Falun Dafa Minghui.org www.minghui.org YAZDIR

Antik Çağlardaki Büyük Sellerin Kanıtları Günümüz İçin Uyarılar Getiriyor

09 Kasım 2024 |   Shanguo ve Haohan tarafından

(Minghui.org) Birçok kültür, eski çağlarda büyük sel felaketlerine dair hikayeler kaydetmiştir. Eski Mısırlılar, Çinliler, Britanyalı Druidler, Polinezyalılar, Eskimolar, Grönlandlılar, Afrikalılar, Hintliler ve Amerikan yerlileri sel felaketlerini kaydetmiştir. Kültürler arasındaki detaylar farklılık gösterse de, ortak bir tema olarak bu sel felaketlerinin eski medeniyetleri yok ettiği görülmektedir.

Aşağıda bu hikayelerden bazılarının kısa detayları yer almaktadır. Eğer bizler gibi iyiliğin ödüllendirildiğine ve kötülüğün cezalandırıldığına inanıyorsanız, bu hikayeler bu inancı destekleyen tarihi kanıtlar olarak okunabilir.

Yazılı Kayıtlar

Antik Atlantis şehrinin sel ve depremlerle sona erdiğine inanılıyor. Platon, Timaeus ve Critias diyaloglarında Atlantis'ten yaklaşık 10.000 yıl önce gelişmiş bir medeniyete sahip bir kıta olarak bahsetmiştir. Bu medeniyetin nasıl sona erdiğini şöyle anlatmıştır: "Ama sonra şiddetli depremler ve seller gerçekleşti; ve talihsiz bir gün ve gecede tüm savaşçı adamlarınız bir bedende toprağa gömüldü ve Atlantis adası da aynı şekilde denizin derinliklerinde kayboldu." "Uyuyan peygamber" olarak bilinen Psişik Edgar Cayce, Atlantis'in yıkımının ahlaki yozlaşmasıyla ilgili olduğunu ortaya koymuştur.

■ Veri kümesi kesiti ■
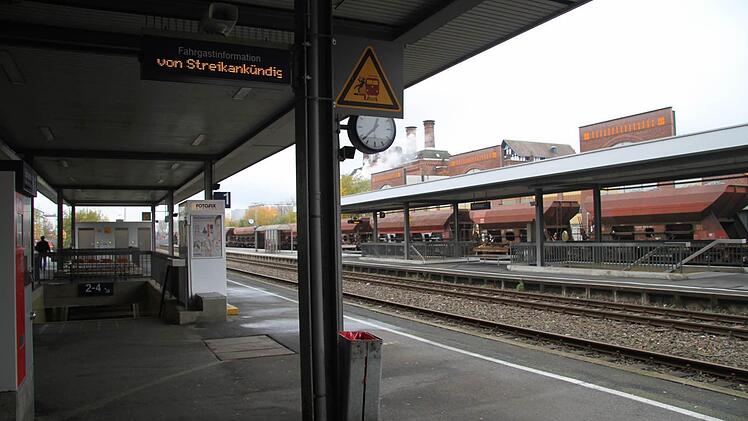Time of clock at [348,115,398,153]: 12:37
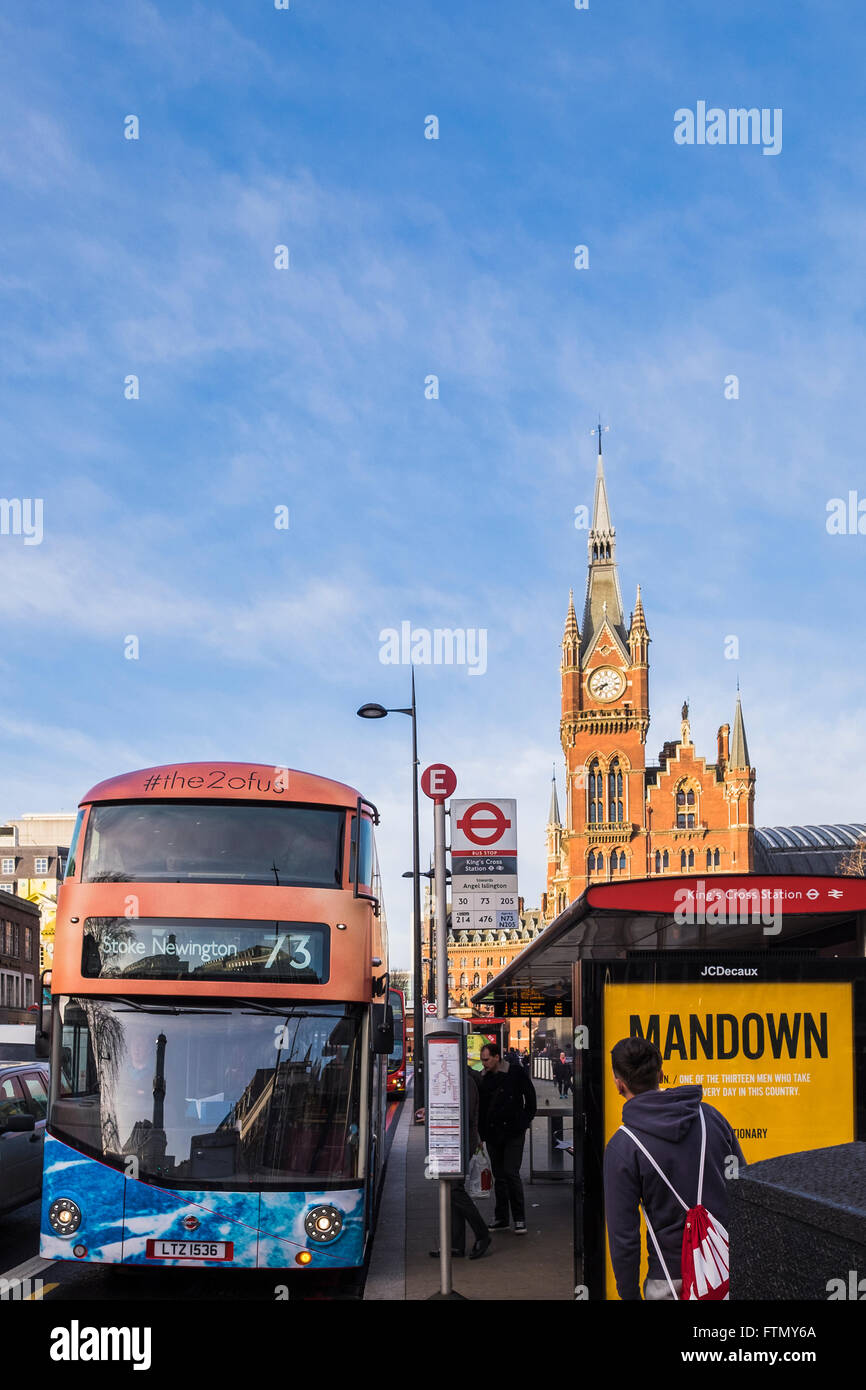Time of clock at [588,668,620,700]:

■ Görev ■
Antik sellerle ilgili metnin "(Minghui.org) Birçok kültür, eski" ile başlayıp "kanıtlar olarak okunabilir." ile biten kısmını hiçbir değişiklik yapmadan çıktı olarak verin.

■ Nihai sonuç ■
(Minghui.org) Birçok kültür, eski çağlarda büyük sel felaketlerine dair hikayeler kaydetmiştir. Eski Mısırlılar, Çinliler, Britanyalı Druidler, Polinezyalılar, Eskimolar, Grönlandlılar, Afrikalılar, Hintliler ve Amerikan yerlileri sel felaketlerini kaydetmiştir. Kültürler arasındaki detaylar farklılık gösterse de, ortak bir tema olarak bu sel felaketlerinin eski medeniyetleri yok ettiği görülmektedir.

Aşağıda bu hikayelerden bazılarının kısa detayları yer almaktadır. Eğer bizler gibi iyiliğin ödüllendirildiğine ve kötülüğün cezalandırıldığına inanıyorsanız, bu hikayeler bu inancı destekleyen tarihi kanıtlar olarak okunabilir.